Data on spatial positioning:
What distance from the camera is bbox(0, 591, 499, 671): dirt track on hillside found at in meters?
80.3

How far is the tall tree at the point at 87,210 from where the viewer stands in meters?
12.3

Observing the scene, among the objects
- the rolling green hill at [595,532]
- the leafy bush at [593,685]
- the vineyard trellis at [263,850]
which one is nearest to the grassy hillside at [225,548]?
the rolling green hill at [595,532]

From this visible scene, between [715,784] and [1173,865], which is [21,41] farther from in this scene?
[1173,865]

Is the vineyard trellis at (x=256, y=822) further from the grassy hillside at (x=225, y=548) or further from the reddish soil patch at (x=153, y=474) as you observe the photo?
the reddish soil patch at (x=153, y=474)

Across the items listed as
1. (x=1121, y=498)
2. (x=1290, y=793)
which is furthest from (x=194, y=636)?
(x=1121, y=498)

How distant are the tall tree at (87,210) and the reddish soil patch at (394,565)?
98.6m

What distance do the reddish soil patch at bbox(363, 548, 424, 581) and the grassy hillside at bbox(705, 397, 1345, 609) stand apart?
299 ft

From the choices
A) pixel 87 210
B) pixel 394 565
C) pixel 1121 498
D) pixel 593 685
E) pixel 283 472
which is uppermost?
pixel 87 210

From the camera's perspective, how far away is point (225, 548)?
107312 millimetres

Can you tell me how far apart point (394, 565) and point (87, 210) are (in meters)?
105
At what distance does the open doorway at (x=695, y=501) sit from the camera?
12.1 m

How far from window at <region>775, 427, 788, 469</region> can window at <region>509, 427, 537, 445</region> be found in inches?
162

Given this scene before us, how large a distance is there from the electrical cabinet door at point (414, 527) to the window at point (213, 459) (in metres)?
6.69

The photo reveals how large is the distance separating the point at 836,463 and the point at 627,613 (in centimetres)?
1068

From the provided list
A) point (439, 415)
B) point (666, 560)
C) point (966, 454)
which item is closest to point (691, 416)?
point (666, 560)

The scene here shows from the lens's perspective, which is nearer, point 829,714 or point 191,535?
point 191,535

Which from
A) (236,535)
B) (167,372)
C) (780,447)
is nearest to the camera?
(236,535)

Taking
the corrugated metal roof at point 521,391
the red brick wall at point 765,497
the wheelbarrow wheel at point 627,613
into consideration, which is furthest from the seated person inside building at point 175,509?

**THE EXERCISE:** Reproduce the data from the line containing "Across the items listed as" through the end of the data, changing every "window" to "skylight" and leaving everything else intact.

**REPLY TO THE EXERCISE:**
Across the items listed as
1. (x=1121, y=498)
2. (x=1290, y=793)
which is furthest from (x=194, y=636)?
(x=1121, y=498)

How distant are the tall tree at (87,210) and the reddish soil patch at (394,565)?
98.6m

What distance do the reddish soil patch at bbox(363, 548, 424, 581) and the grassy hillside at bbox(705, 397, 1345, 609) stand apart?
299 ft

From the choices
A) pixel 87 210
B) pixel 394 565
C) pixel 1121 498
D) pixel 593 685
E) pixel 283 472
which is uppermost?
pixel 87 210

From the camera's perspective, how far away is point (225, 548)?
107312 millimetres

Can you tell me how far apart point (394, 565) and point (87, 210) are (in meters)?
105
At what distance does the open doorway at (x=695, y=501) sit from the camera?
12.1 m

How far from skylight at <region>775, 427, 788, 469</region> can skylight at <region>509, 427, 537, 445</region> be found in inches?
162

Given this scene before us, how large a distance is there from the electrical cabinet door at point (414, 527) to the skylight at point (213, 459) (in metres)?
6.69

The photo reveals how large is the distance separating the point at 836,463 and the point at 627,613 (in centimetres)?
1068

From the provided list
A) point (439, 415)
B) point (666, 560)
C) point (966, 454)
which item is closest to point (691, 416)?
point (666, 560)

The scene here shows from the lens's perspective, which is nearer, point 829,714 or point 191,535?
point 191,535

Which from
A) (236,535)
B) (167,372)
C) (780,447)
is nearest to the camera?
(236,535)

Taking
the corrugated metal roof at point 521,391
the red brick wall at point 765,497
the wheelbarrow wheel at point 627,613
into consideration, which is furthest from the seated person inside building at point 175,509?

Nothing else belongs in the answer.